> [THE TASK]: Copy out the entire Mycobacterium diernhoferi entry below word for word, keeping its headings and list items as they appear.

> [STUDY TEXT]:
Mycobacterium diernhoferi

Scientific classification
- Domain: Bacteria
- Kingdom: Bacillati
- Phylum: Actinomycetota
- Class: Actinomycetia
- Order: Mycobacteriales
- Family: Mycobacteriaceae
- Genus: Mycobacterium
- Species: M. diernhoferi
- Binomial name: Mycobacterium diernhoferi Tsukamura et al. 1983, ATCC 51304

= Mycobacterium diernhoferi =

- Authority: Tsukamura et al. 1983, ATCC 51304

Species of bacterium

Mycobacterium diernhoferi is a species of the phylum Actinomycetota (Gram-positive bacteria with high guanine and cytosine content, one of the dominant phyla of all bacteria), belonging to the genus Mycobacterium.

==Description==
Gram-positive, nonmotile and acid-fast rods (2-6 μm x 0.5 μm).

Colony characteristics
- White smooth and non-photochromogenic colonies.

> [DATA FOR ANALYSIS]:
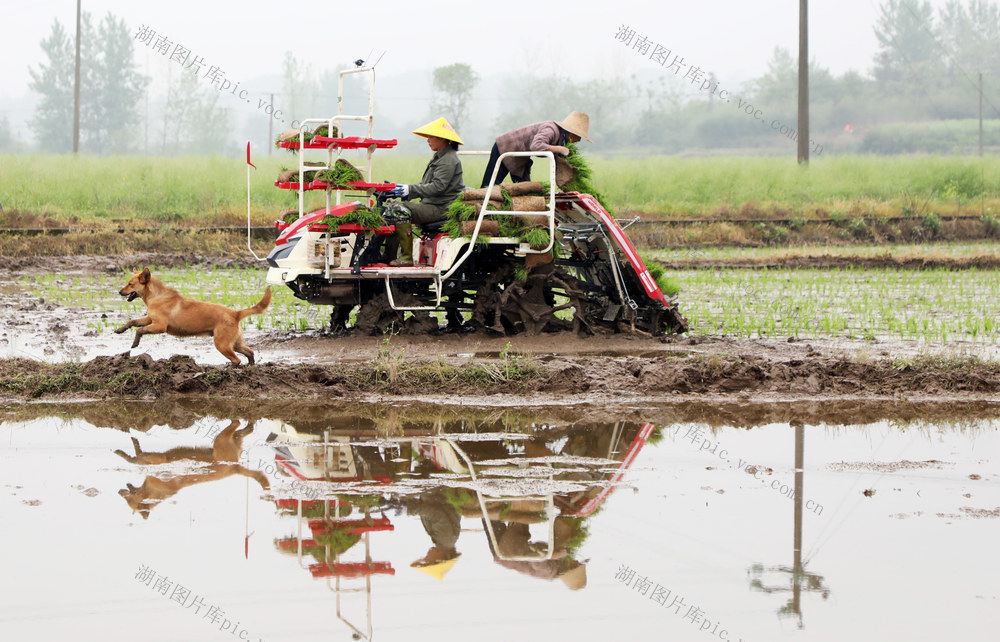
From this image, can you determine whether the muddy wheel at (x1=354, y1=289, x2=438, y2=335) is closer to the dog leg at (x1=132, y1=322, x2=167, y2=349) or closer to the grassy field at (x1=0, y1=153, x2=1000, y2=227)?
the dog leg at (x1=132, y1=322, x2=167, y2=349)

==

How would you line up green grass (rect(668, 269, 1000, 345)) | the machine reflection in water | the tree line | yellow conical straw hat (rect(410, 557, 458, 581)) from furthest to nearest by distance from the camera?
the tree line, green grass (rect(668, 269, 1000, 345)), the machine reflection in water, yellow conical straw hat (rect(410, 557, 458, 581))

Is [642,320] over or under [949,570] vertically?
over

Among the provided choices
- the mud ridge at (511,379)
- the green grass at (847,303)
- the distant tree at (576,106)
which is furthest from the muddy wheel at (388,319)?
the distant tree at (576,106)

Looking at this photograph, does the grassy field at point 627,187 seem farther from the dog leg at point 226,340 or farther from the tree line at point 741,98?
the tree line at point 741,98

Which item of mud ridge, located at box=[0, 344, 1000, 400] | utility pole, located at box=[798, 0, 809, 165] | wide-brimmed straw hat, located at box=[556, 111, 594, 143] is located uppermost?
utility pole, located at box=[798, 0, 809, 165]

...

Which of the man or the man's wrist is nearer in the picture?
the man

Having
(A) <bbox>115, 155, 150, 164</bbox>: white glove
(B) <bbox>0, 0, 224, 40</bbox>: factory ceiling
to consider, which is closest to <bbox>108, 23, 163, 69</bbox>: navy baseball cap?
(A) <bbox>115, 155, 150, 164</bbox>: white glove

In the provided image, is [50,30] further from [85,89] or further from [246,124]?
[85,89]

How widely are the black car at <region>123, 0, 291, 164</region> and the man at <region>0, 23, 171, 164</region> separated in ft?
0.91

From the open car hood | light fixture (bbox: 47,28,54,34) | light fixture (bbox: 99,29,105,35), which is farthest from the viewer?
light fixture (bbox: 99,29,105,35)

> [ANSWER BELOW]:
Mycobacterium diernhoferi

Scientific classification
- Domain: Bacteria
- Kingdom: Bacillati
- Phylum: Actinomycetota
- Class: Actinomycetia
- Order: Mycobacteriales
- Family: Mycobacteriaceae
- Genus: Mycobacterium
- Species: M. diernhoferi
- Binomial name: Mycobacterium diernhoferi Tsukamura et al. 1983, ATCC 51304

= Mycobacterium diernhoferi =

- Authority: Tsukamura et al. 1983, ATCC 51304

Species of bacterium

Mycobacterium diernhoferi is a species of the phylum Actinomycetota (Gram-positive bacteria with high guanine and cytosine content, one of the dominant phyla of all bacteria), belonging to the genus Mycobacterium.

==Description==
Gram-positive, nonmotile and acid-fast rods (2-6 μm x 0.5 μm).

Colony characteristics
- White smooth and non-photochromogenic colonies.